Not as much as you might think!
This is one area where a SCREENPLAY is very different from a novel.
Your experience with your novel, no doubt, has taught you that long and detailed desriptions about your location adds to the story. In fact, novelists like James Mitchner could make the detail descriptions of location the whole STORY of his novels.
I see screenwriting as being more subtle. First: Formatting prevents long detailed description of settings. That is customarily left to people like Production Designers, Set Designers, Wardrobe/Costume Designers and most importantly THE DIRECTOR.
I see the SCREENWRITER'S job is to reflect that setting through the emotions and dialogue of his characters. For example a man coming out of a chilly rain is likely to be cranky. His answers are likely to be short, perhaps even sarcastic. That is an example of a character reflecting his setting.
A novelist might have three pages of description of how his character is walking in a swirling rain on a chilly night. In fact for those three pages the setting becomes BIGGER than the character.
I think the screenwriter MUST possess an understanding of his setting but I believe it is nowhere nearly as important to creating a good story as it is for the novelist. There are movies made where the setting is paramount.
The 2007 movie: ATONEMENT for EXAMPLE. In this case, I'm sure that the novel on which that movie was based was used by THE DIRECTOR to present those vivid settings. It is likely why so many good movies made today are made about novels.

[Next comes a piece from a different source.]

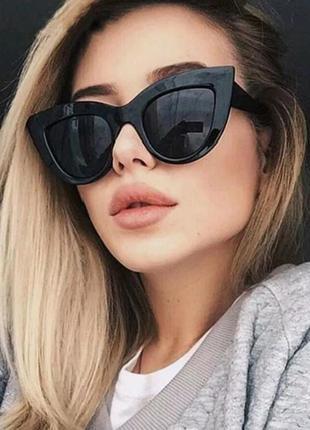 Черные солнцезащитные очки лисички, кошечки, чорні сонцезахисні окуляри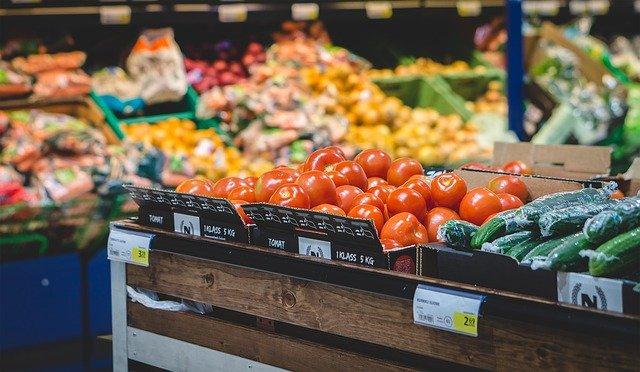 zelenina v obchodě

There is so much more information in a novel, that cannot be fit into a traditionally formatted screenplay.
I suspect once the decision to make the movie was made by The Producers and a Diredtor is chosen then the detail in the novel becomes an additional resource,
The novelist has license to ramble where the screenwriter is constrained by formatting.
JUST MY OPINION ~ GOOD LUCK! ~ WRITE ON!
"It's never too late to become what you might have been."